- Exercises to complete:
• A. In the text on the AIMIM's history, to whom did Razvi hand over the party's reins before leaving for Pakistan?
• B. Write the next part of the text on the AIMIM's history, starting right after its final sentence.

- Text shown:
************

The AIMIM started off as a cultural organisation in 1929 to unite various Muslim sects under the Nizam. Nawab Bahadur Yar Jung ran it between 1938 and 1944, when it is said to have assumed a dominant role in the erstwhile Hyderabad state. Subsequently, it was under Qazim Razvi, who led the Razakars, a Muslim-led militia that clamped down heavily on Hindus, Communists and others who were fighting against the feudal Nizam rule.
After Operation Polo — the action of the Indian Army that led to the integration of Hyderabad with the Indian Union in 1948 — Razvi was imprisoned till 1957. He was released on the condition that he would shift to Pakistan. Before he did, he summoned a meeting of the Majlis and handed over the reins to a lawyer named Abdul Wahid Owaisi, Salahuddin’s father.
The AIMIM has been under attack from the Congress and the BJP for this part of its history. Union Home Minister Amit Shah has also taken a swipe at the party by saying that only the BJP can save Telangana from “modern Razakars”.
Wahid had revamped the organisation, adopted a new constitution, and articulated the rights and demands of the Muslim community. Its first foray into politics was in the Hyderabad Municipal Corporation elections in 1960, when the organisation-backed candidates defeated 17 of the 21 Congress nominees.
In 1993, the AIMIM suffered a split, when a party rebel Amanullah Khan led a breakaway faction to form the Majlis Bachao Tehreek (MBT) after a face-off with Salahuddin over the party’s stand on the demolition of the Babri Masjid. Salahuddin was also the president of the Babri Masjid Action Committee.
Khan held the Chandrayangutta seat for five successive terms until 1999, when Akbaruddin defeated him. The MBT however continues to be in the fray and has fielded six candidates, including Khan’s son Amjed Ullah Khan, from Yakutpura, in the November 30 elections.
On his part, Asaduddin dismisses charges that the AIMIM has not allowed any opposition to its dominance in the old quarters of the capital city. “Everyone is free to contest elections and they do,” he says.
However, there has been resentment among locals about the poor civic amenities in the constituencies represented by the AIMIM legislators. A resident of Hussaini Alam, who did not wish to be named, says: “They are terrible at governance. I do not think they are responsive either.”

************

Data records
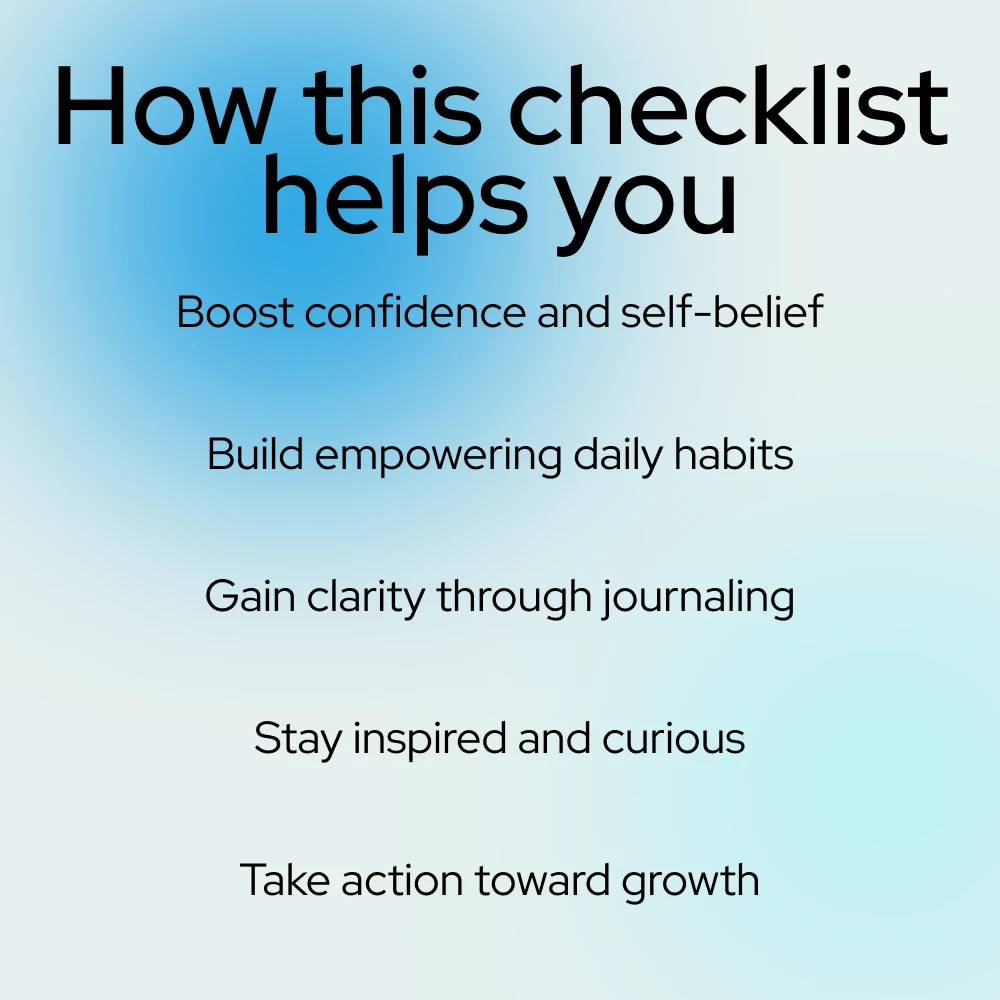 How this checklist helps you

Boost confidence and self-belief

Build empowering daily habits

Gain clarity through journaling

Stay inspired and curious

Take action toward growth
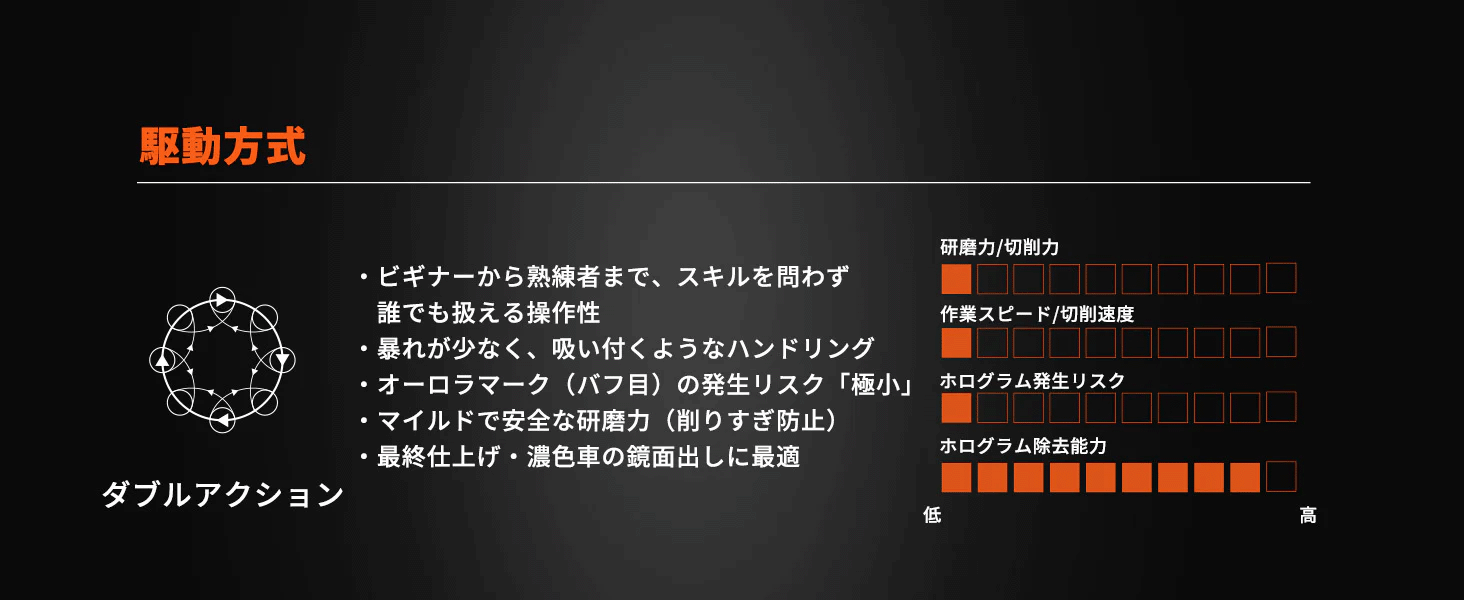 駆動方式

ダブルアクション

・ビギナーから熟練者まで、スキルを問わず誰でも扱える操作性
・暴れが少なく、吸い付くようなハンドリング
・オーロラマーク（バフ目）の発生リスク「極小」
・マイルドで安全な研磨力（削りすぎ防止）
・最終仕上げ・濃色車の鏡面出しに最適

研磨力/切削力

作業スピード/切削速度

ホログラム発生リスク

ホログラム除去能力

低

高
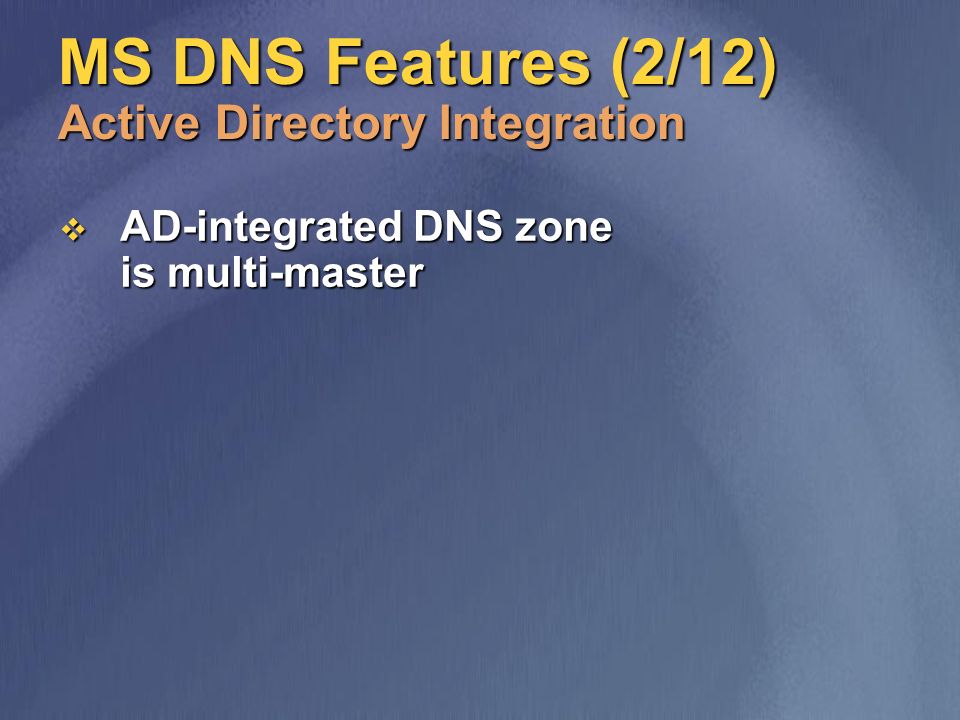 MS DNS Features (2/12)
Active Directory Integration

❖ AD-integrated DNS zone is multi-master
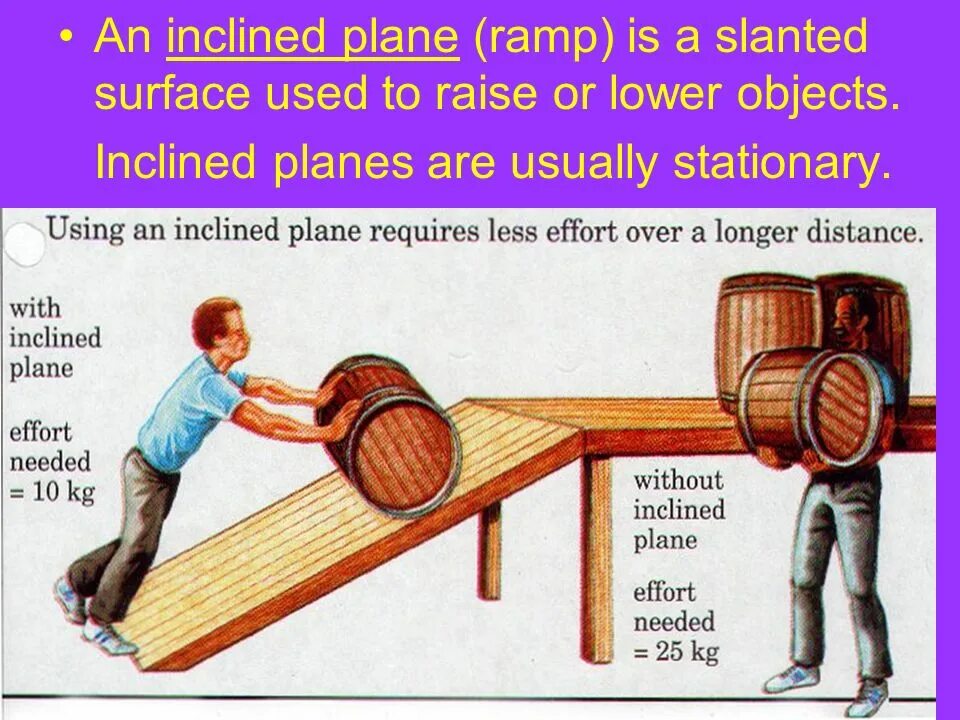 • An inclined plane (ramp) is a slanted surface used to raise or lower objects.

Inclined planes are usually stationary.

Using an inclined plane requires less effort over a longer distance.

with inclined plane

effort needed = 10 kg

without inclined plane

effort needed = 25 kg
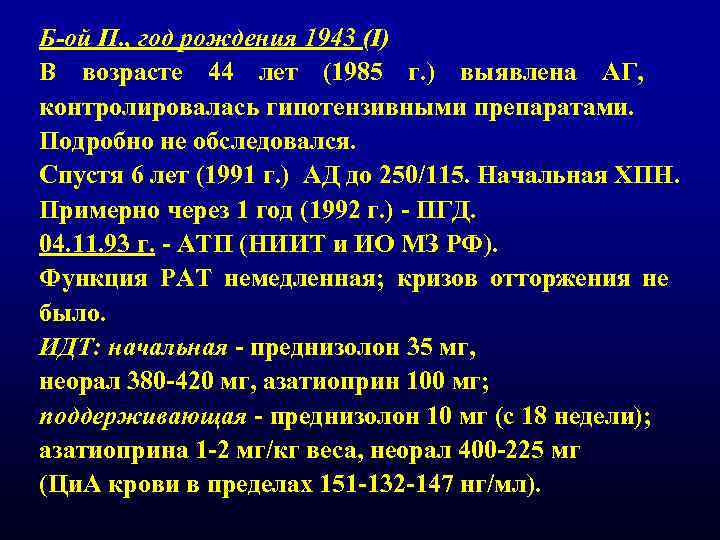 Б-ой П., год рождения 1943 (I)
В возрасте 44 лет (1985 г.) выявлена АГ, контролировалась гипотензивными препаратами. Подробно не обследовался.
Спустя 6 лет (1991 г.) АД до 250/115. Начальная ХПН.
Примерно через 1 год (1992 г.) - ПГД.
04.11.93 г. - АТП (НИИТ и ИО МЗ РФ).
Функция РАТ немедленная; кризов отторжения не было.
ИДТ: начальная - преднизолон 35 мг,
неорал 380-420 мг, азатиоприн 100 мг;
поддерживающая - преднизолон 10 мг (с 18 недели);
азатиоприна 1-2 мг/кг веса, неорал 400-225 мг
(ЦиА крови в пределах 151-132-147 нг/мл).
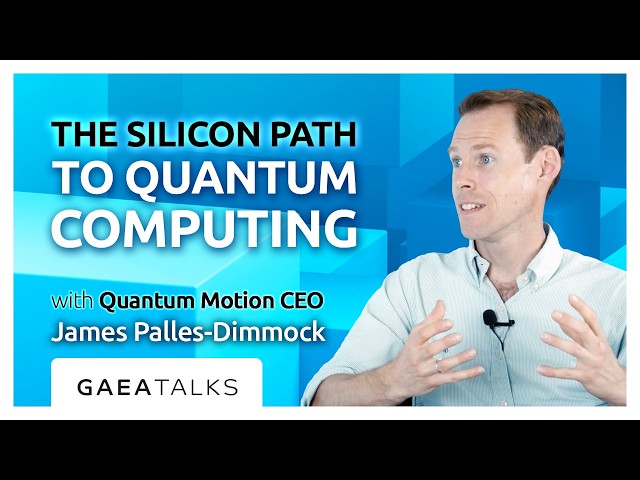 THE SILICON PATH TO QUANTUM COMPUTING

with Quantum Motion CEO James Palles-Dimmock

GAEATALKS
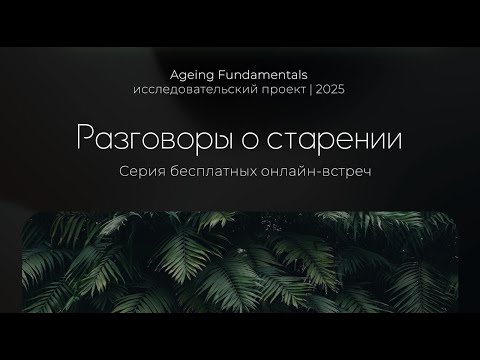 Ageing Fundamentals
исследовательский проект | 2025

Разговоры о старении

Серия бесплатных онлайн-встреч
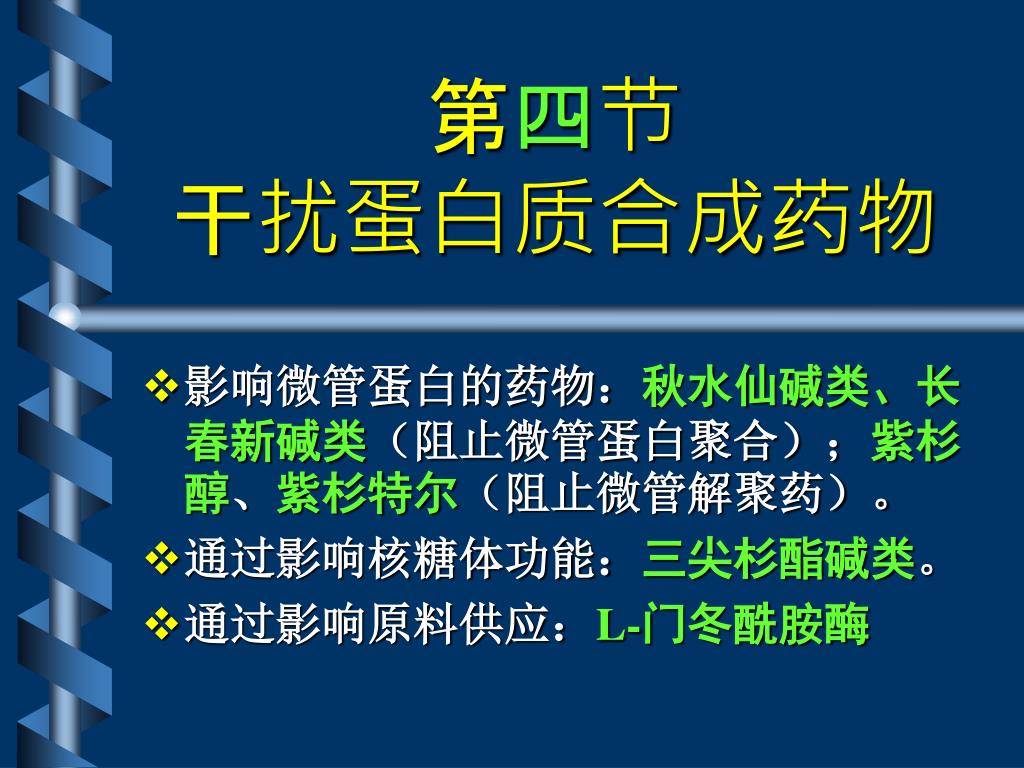 第四节
干扰蛋白质合成药物

❖影响微管蛋白的药物：秋水仙碱类、长春新碱类（阻止微管蛋白聚合）；紫杉醇、紫杉特尔（阻止微管解聚药）。

❖通过影响核糖体功能：三尖杉酯碱类。

❖通过影响原料供应：L-门冬酰胺酶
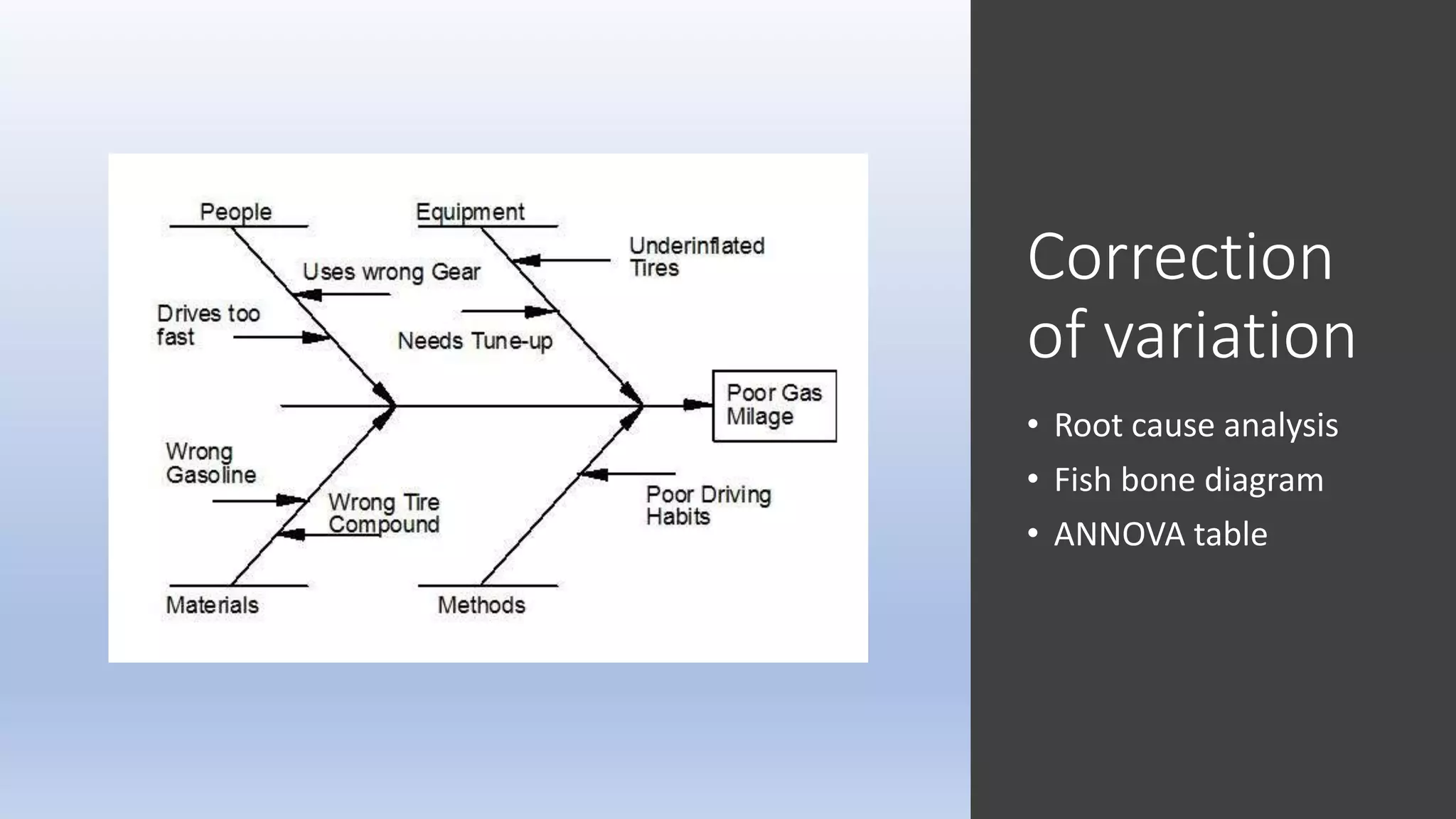 People

Equipment

Underinflated Tires

Uses wrong Gear

Drives too fast

Needs Tune-up

Poor Gas Milage

Wrong Gasoline

Wrong Tire Compound

Poor Driving Habits

Materials

Methods

Correction of variation

• Root cause analysis
• Fish bone diagram
• ANNOVA table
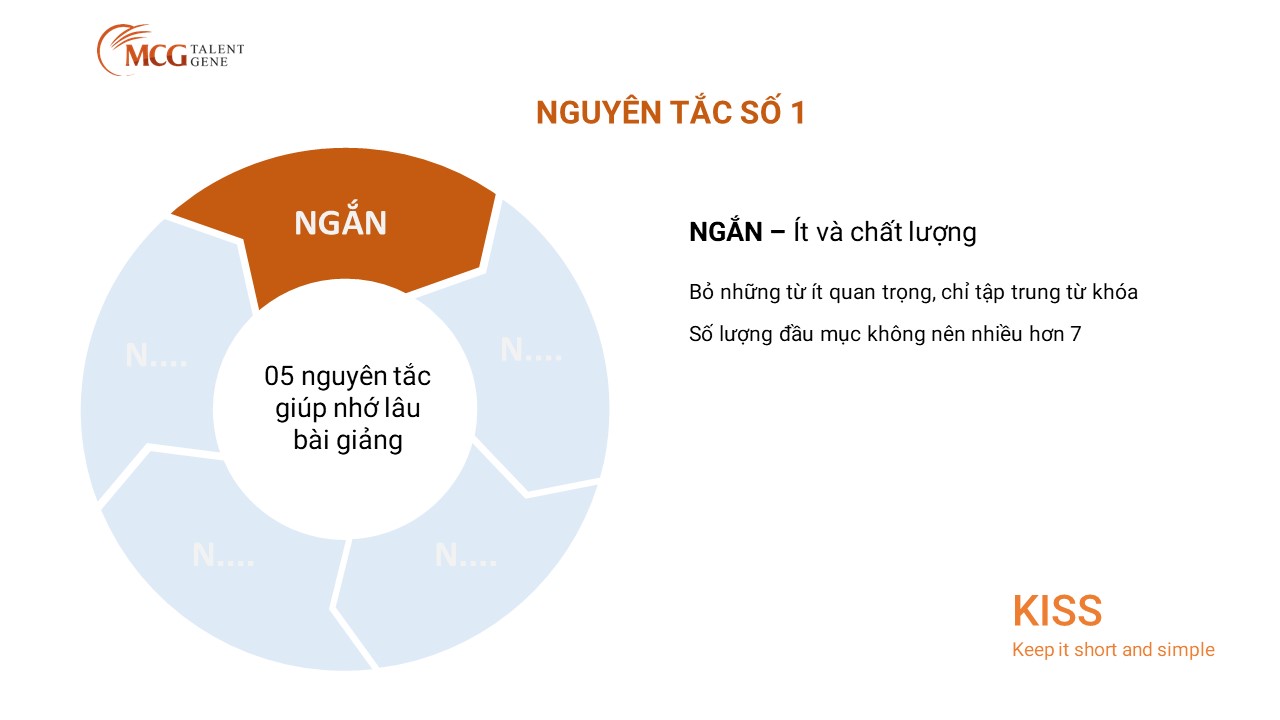 MCG TALENT GENE

NGUYÊN TẮC SỐ 1

NGẮN

N....

N....

N....

N....

05 nguyên tắc giúp nhớ lâu bài giảng

NGẮN – Ít và chất lượng

Bỏ những từ ít quan trọng, chỉ tập trung từ khóa

Số lượng đầu mục không nên nhiều hơn 7

KISS
Keep it short and simple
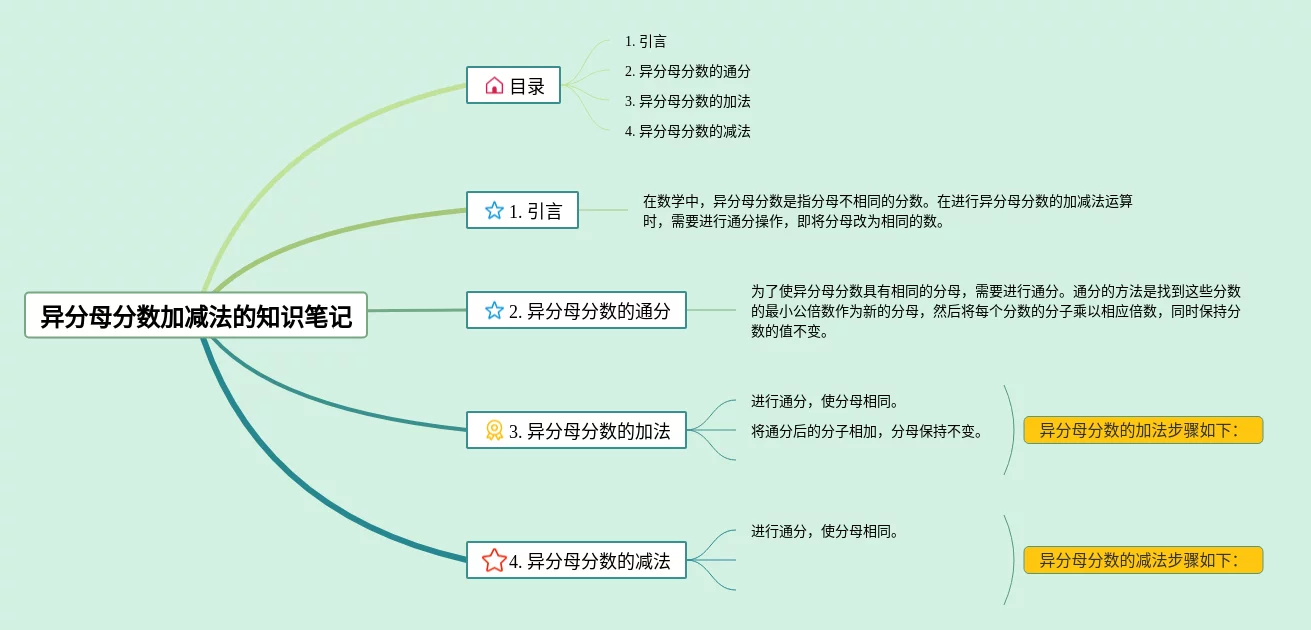 异分母分数加减法的知识笔记

目录

1. 引言
2. 异分母分数的通分
3. 异分母分数的加法
4. 异分母分数的减法

1. 引言

在数学中，异分母分数是指分母不相同的分数。在进行异分母分数的加减法运算时，需要进行通分操作，即将分母改为相同的数。

2. 异分母分数的通分

为了使异分母分数具有相同的分母，需要进行通分。通分的方法是找到这些分数的最小公倍数作为新的分母，然后将每个分数的分子乘以相应倍数，同时保持分数的值不变。

3. 异分母分数的加法

进行通分，使分母相同。
将通分后的分子相加，分母保持不变。

异分母分数的加法步骤如下:

4. 异分母分数的减法

进行通分，使分母相同。

异分母分数的减法步骤如下:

************

- Written answers:
• A. He handed them to a lawyer named Abdul Wahid Owaisi, Salahuddin's father.

• B.
The AIMIM is also plagued by complaints of encroachments and land grabbing in its constituencies. A local resident charges: “Their (AIMIM leaders) influence is through muscle power and violence. On paper, there are a lot of Independents. But in reality, people are scared to pose a challenge to them. I know of instances where people have been treated with violence.” She adds, “Misuse of power mostly happens at the corporator’s level.”
In the current polls, the AIMIM has thrown its hat in the ring in nine seats. Apart from the usual seven, the AIMIM has also fielded candidates in the Jubilee Hills and Rajendranagar constituencies, which come under the Greater Hyderabad region.
In Jubilee Hills, the party’s Rashid Farazuddin will face off against the Congress’s Mohammad Azharuddin, the former Indian cricket team captain. In Rajendranagar, the AIMIM has fielded its lone Hindu candidate Swami Yadav.
In its strongholds, the AIMIM might face a stiff challenge in Nampally, where the party has shifted its sitting MLA Jaffar Hussain Mehraj to Yakutpura and fielded former mayor Mohammed Majid Hussain in his place. The new AIMIM candidate is locked here in a tough fight against the Congress’s Feroze Khan, who had lost the 2018 election to Jaffar by 9,675 votes.
A furniture seller in Nampally says: “The sitting MLA was not accessible at all. Work related to a pipeline was started but not completed yet. Despite losing, Feroze stepped in and helped us. Yeh log raj kar rahe hain. Unko jhatka lagna hai. (These people have been ruling. They need a shock).”
The civic issues continue to be among major public concerns in the densely-populated Old City. The Charminar Pedestrian project, for instance, has been in a limbo for two decades. Asaduddin, however, claims he has spent a huge chunk of his MPLADS funds on the road development programmes, even as he also highlights the IT tower that is slated to come up in Malakpet.